Try it ->
Use the entries below and reproduce exactly the lines from the one containing "New Zealand, site RKU_CCAMB043." down to the one containing "New Zealand, site RMV_ICAVM76.", both of them included.

Data for processing ->
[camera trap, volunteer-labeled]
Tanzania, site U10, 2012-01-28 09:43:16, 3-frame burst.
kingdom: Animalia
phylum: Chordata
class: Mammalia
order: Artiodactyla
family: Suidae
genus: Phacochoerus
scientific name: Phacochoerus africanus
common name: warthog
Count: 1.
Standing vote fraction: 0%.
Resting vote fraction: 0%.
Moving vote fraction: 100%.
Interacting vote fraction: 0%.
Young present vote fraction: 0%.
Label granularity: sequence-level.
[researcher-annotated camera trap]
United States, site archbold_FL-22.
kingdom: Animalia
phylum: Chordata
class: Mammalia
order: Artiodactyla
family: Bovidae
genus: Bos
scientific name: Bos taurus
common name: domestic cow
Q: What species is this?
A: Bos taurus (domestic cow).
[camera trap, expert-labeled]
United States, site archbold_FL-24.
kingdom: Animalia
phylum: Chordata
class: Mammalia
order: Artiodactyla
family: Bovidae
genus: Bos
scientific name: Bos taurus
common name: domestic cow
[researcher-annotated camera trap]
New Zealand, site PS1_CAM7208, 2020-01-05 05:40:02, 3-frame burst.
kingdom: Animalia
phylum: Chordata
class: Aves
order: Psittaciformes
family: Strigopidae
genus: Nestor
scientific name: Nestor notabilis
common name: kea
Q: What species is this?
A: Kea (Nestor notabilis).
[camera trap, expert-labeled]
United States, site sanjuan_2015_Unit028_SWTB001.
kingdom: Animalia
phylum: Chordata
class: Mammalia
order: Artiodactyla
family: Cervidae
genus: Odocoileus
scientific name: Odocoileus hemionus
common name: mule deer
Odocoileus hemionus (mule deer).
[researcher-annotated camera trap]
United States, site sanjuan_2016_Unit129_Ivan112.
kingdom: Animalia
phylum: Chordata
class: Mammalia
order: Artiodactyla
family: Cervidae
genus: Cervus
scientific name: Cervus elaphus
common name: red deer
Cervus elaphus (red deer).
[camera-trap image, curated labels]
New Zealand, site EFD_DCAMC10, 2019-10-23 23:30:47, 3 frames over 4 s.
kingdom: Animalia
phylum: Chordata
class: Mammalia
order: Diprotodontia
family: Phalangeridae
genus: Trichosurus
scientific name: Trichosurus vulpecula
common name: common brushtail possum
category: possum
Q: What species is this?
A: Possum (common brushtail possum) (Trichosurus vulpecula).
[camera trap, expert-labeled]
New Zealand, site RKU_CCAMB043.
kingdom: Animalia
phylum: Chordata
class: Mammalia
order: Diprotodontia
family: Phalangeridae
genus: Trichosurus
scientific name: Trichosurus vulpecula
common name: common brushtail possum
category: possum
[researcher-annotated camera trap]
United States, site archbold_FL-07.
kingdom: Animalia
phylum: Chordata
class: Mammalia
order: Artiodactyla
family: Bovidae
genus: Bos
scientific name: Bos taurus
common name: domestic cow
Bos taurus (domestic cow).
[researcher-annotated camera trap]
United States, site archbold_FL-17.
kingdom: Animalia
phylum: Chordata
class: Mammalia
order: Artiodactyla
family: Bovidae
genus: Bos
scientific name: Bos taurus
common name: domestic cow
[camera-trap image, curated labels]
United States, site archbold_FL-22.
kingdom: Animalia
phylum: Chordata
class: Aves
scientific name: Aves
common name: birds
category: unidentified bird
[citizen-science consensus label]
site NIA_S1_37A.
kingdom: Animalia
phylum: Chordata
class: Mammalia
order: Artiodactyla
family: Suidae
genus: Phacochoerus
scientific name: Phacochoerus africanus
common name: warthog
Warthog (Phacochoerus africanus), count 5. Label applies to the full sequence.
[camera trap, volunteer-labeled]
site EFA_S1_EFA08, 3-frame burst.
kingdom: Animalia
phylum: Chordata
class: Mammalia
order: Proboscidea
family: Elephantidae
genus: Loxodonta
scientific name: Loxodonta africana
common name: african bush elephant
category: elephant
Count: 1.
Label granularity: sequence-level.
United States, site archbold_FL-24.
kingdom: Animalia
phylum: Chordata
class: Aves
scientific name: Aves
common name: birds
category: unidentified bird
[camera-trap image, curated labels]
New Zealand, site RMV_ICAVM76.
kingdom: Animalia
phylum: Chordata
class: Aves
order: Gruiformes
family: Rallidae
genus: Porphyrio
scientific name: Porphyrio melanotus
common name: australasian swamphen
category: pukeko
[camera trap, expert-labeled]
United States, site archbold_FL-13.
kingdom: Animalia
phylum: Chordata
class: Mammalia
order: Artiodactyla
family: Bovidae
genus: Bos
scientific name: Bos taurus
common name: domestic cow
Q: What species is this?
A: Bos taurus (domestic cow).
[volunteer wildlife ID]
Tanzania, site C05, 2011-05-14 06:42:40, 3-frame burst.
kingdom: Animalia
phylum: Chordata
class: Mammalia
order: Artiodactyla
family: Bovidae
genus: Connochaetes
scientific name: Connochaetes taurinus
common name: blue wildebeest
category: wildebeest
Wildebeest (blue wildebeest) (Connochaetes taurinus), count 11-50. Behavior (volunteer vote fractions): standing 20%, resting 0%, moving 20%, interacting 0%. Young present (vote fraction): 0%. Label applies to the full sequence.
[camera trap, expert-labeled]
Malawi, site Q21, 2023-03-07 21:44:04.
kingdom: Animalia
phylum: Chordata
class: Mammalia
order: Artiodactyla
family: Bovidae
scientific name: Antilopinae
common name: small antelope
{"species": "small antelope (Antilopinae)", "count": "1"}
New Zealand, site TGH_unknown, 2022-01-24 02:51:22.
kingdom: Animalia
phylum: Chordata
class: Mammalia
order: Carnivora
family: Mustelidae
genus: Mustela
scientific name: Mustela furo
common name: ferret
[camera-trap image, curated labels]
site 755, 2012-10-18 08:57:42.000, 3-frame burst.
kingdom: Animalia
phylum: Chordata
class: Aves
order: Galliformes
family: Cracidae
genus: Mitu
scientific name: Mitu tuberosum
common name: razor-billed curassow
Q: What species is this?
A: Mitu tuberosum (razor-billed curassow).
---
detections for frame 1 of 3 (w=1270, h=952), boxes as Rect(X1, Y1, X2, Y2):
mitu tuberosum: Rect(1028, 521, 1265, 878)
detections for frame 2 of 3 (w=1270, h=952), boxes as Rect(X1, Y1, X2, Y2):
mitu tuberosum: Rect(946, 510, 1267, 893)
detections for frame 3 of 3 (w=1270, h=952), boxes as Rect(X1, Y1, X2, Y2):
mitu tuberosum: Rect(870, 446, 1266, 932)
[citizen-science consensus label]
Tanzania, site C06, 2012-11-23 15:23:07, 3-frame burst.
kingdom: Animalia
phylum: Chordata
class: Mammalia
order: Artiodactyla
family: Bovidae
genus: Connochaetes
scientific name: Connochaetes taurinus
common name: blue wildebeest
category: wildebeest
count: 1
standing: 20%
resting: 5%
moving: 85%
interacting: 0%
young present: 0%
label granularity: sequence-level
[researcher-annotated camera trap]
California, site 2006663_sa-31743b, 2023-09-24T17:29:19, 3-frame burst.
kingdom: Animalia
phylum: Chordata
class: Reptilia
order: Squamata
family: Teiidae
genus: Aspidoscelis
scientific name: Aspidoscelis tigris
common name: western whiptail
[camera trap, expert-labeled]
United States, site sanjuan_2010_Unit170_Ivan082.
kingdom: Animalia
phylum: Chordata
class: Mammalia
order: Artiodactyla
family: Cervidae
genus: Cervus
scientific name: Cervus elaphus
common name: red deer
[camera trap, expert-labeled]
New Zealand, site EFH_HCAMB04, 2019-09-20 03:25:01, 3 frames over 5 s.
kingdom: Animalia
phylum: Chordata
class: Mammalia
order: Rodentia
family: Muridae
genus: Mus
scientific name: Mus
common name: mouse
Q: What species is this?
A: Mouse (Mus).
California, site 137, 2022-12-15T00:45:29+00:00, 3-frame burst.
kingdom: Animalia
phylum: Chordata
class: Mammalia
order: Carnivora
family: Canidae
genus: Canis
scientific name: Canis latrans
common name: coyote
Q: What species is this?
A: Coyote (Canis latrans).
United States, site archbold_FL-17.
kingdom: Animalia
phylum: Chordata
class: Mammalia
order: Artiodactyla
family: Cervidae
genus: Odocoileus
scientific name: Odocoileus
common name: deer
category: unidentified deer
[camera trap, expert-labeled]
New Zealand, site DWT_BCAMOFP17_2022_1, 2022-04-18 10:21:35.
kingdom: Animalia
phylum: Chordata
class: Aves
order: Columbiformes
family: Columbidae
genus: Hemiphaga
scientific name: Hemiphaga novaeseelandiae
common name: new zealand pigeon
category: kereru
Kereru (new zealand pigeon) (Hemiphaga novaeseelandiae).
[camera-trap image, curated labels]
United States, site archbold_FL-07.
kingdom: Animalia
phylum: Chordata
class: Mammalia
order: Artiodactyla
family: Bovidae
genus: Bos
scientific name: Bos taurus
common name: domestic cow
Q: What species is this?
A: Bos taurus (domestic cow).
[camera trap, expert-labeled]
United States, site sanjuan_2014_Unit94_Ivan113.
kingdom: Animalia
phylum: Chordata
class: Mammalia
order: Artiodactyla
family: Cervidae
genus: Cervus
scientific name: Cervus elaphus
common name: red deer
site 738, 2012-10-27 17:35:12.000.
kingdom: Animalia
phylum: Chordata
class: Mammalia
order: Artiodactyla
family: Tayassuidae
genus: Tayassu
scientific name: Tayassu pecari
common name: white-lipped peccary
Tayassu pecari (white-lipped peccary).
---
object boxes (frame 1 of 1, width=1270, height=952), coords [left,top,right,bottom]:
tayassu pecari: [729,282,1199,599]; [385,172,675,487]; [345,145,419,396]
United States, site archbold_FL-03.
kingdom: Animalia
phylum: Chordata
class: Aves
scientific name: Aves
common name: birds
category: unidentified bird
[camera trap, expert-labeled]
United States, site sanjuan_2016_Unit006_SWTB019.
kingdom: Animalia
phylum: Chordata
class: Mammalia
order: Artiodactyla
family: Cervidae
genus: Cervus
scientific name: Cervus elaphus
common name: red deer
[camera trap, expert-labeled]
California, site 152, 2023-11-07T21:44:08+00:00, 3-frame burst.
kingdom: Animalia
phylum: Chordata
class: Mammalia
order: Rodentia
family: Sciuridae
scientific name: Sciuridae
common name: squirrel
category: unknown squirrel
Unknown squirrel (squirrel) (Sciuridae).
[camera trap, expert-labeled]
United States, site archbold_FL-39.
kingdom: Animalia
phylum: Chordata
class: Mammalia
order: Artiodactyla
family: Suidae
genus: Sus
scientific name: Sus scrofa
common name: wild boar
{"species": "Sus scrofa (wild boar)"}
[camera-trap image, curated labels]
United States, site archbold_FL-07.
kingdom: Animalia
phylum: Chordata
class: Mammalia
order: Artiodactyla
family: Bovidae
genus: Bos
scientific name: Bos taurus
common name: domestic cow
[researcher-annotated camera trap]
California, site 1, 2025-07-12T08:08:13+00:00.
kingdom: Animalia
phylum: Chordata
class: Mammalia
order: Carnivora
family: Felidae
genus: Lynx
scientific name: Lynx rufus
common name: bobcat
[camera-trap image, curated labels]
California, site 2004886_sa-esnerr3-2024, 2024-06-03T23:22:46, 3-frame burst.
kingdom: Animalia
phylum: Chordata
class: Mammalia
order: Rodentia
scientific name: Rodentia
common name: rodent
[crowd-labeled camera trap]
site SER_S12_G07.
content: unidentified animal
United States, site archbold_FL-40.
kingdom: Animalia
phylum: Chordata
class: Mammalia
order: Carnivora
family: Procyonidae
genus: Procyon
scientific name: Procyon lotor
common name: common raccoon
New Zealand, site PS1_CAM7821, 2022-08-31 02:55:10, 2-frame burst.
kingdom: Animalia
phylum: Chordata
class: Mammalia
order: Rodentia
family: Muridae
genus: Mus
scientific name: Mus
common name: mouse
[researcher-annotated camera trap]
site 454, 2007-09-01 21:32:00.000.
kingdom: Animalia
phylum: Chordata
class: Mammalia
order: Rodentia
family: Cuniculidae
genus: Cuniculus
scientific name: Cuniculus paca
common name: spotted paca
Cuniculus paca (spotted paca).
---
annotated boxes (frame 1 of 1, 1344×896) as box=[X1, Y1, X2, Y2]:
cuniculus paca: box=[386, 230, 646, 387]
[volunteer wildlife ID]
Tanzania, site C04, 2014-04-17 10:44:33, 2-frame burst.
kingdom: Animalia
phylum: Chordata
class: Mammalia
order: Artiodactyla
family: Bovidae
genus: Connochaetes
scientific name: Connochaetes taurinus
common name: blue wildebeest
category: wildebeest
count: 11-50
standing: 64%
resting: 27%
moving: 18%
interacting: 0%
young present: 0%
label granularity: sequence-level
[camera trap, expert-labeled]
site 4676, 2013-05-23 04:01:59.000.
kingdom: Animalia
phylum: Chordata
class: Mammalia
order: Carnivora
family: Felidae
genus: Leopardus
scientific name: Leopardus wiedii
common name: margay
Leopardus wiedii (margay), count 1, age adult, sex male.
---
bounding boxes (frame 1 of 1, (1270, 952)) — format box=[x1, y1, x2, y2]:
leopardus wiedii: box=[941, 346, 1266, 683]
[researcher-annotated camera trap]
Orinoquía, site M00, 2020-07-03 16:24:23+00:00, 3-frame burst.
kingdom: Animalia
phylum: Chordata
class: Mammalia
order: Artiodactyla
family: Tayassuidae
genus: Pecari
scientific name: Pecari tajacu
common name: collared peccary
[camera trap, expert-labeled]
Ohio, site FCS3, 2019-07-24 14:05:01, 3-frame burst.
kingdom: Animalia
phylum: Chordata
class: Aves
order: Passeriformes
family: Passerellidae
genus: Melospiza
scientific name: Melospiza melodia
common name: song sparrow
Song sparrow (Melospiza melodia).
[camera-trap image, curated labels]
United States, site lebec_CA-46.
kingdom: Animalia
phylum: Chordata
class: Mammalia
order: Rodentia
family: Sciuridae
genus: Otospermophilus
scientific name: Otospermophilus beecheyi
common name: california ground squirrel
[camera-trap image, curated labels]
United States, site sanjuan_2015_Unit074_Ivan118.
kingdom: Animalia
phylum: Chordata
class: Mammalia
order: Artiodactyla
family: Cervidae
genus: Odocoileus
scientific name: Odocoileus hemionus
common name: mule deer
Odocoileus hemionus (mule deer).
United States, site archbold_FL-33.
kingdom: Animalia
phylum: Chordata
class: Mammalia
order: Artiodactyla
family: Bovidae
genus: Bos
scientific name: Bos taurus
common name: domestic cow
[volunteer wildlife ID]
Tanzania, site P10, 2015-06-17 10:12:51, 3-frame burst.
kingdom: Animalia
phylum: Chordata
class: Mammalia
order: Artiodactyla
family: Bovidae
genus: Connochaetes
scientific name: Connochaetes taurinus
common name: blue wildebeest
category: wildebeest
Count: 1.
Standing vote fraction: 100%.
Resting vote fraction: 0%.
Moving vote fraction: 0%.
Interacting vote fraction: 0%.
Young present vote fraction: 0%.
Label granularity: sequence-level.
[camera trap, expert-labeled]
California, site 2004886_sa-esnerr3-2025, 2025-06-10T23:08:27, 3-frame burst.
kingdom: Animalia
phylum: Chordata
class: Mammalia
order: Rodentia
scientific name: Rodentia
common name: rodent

Output ->
New Zealand, site RKU_CCAMB043.
kingdom: Animalia
phylum: Chordata
class: Mammalia
order: Diprotodontia
family: Phalangeridae
genus: Trichosurus
scientific name: Trichosurus vulpecula
common name: common brushtail possum
category: possum
[researcher-annotated camera trap]
United States, site archbold_FL-07.
kingdom: Animalia
phylum: Chordata
class: Mammalia
order: Artiodactyla
family: Bovidae
genus: Bos
scientific name: Bos taurus
common name: domestic cow
Bos taurus (domestic cow).
[researcher-annotated camera trap]
United States, site archbold_FL-17.
kingdom: Animalia
phylum: Chordata
class: Mammalia
order: Artiodactyla
family: Bovidae
genus: Bos
scientific name: Bos taurus
common name: domestic cow
[camera-trap image, curated labels]
United States, site archbold_FL-22.
kingdom: Animalia
phylum: Chordata
class: Aves
scientific name: Aves
common name: birds
category: unidentified bird
[citizen-science consensus label]
site NIA_S1_37A.
kingdom: Animalia
phylum: Chordata
class: Mammalia
order: Artiodactyla
family: Suidae
genus: Phacochoerus
scientific name: Phacochoerus africanus
common name: warthog
Warthog (Phacochoerus africanus), count 5. Label applies to the full sequence.
[camera trap, volunteer-labeled]
site EFA_S1_EFA08, 3-frame burst.
kingdom: Animalia
phylum: Chordata
class: Mammalia
order: Proboscidea
family: Elephantidae
genus: Loxodonta
scientific name: Loxodonta africana
common name: african bush elephant
category: elephant
Count: 1.
Label granularity: sequence-level.
United States, site archbold_FL-24.
kingdom: Animalia
phylum: Chordata
class: Aves
scientific name: Aves
common name: birds
category: unidentified bird
[camera-trap image, curated labels]
New Zealand, site RMV_ICAVM76.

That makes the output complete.